Earlier this week, I listened in on a seminar about trends in U.S. infrastructure investments, in particular investments in transportation project. The discussion centered on some research from the Urban Land Institute and Ernst & Young that shows (as you might expect) that the United States is trailing several emerging economies -- China, India and Brazil. That probably doesn't surprise you at all, given all the fighting going on about budget deficits and depressed real estate values and such. It didn't surprise me. But here is what we are up against:

  • China plans to spend $1 trillion (yes, with a "t") on things including the 10,000-mile high-speed rail network planned by 2020. New airports, ports and subways are also on the planning boards. This is to be expected from the world's fastest emerging economy.
  • India also has roughly the same number allocated: what makes its plans particularly interesting, according to the report, is the fact that the country is relying heavily on private money to help with this build out. Part of me is really excited by that idea but then I started thinking about all the sports stadium projects that "private" money has inspired, which winds up being shouldered by taxpayers.There's one really great example of that here in my own backyard in the form of the new Meadowlands sports stadium. But I digress.
  • Brazil has an estimated $900 billion allocated for road, transit and water projects; it is being inspired by its preparation for both the World Cup and the Summer Olympics
  • Even in the United Kingdom, which you could argue has been hurting just as much economically as the United States, has committed $326 billion to national infrastructure projects.

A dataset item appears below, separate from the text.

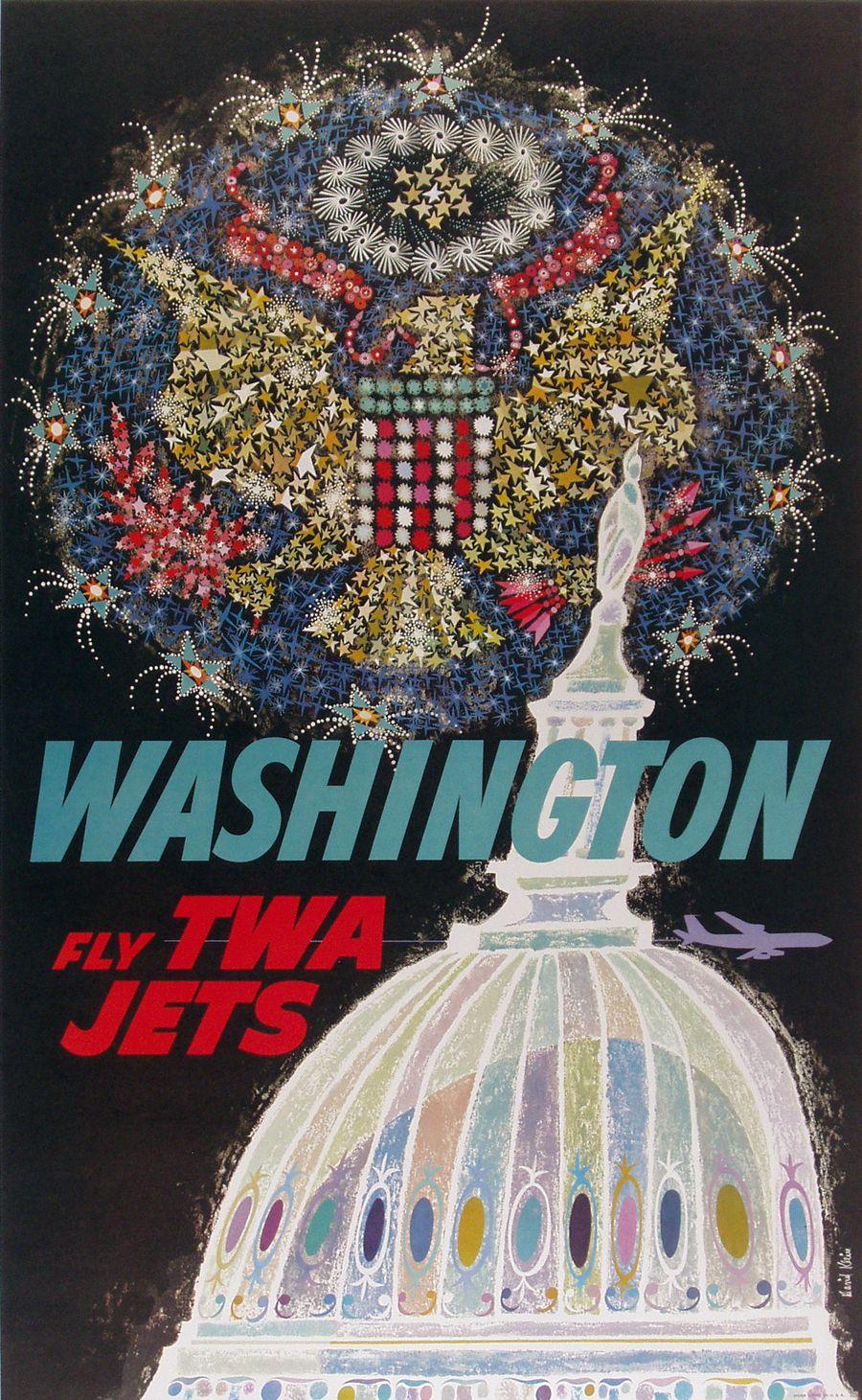 c.1965 #Washington, D.C. -- Fly TWA. Artist: David #Klein. #poster #ephemera #TWA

Meanwhile, infrastructure spending in the United States peaked as a share of the gross domestic product at 3.1 percent early in the 1960s. By 2007, it was 2.4 percent of GDP.

Let me say for the record that I know there is a big difference between the sort of spending that an established economy like the United States should be doing and what an emerging economy ala China, India or Brazil might be expected to invest. But the fact is, there is a lot of aging infrastructure in the United States and the nation doesn't seem inclined to do much about it. The mentality here is to cut as much spending as possible. Here's an observation from Howard Roth, the Global Real Estate Leader for Ernst & Young:

"For those who have read our infrastructure reports over recent years, one consistent finding is that the U.S. seriously lags behind the rest of the world in addressing its infrastructure issues. The U.S. is facing federal, state and municipal budget deficits, lacks any type of comprehensive national policy or the political will to develop a long-term approach to funding the significant maintenance needs of aging U.S. infrastructure, much less the modernization and greenfield development of critically needed new projects. We need to refocus our priorities; streamline the procurement process, attract private capital more efficiently, strategically invest in projects with national merit, and regain our stature as a global competitor. We need to take a page out of the playbooks of several nations around the world highlighted in our report, or we face the risk of serious deterioration of our country's economic and social well-being.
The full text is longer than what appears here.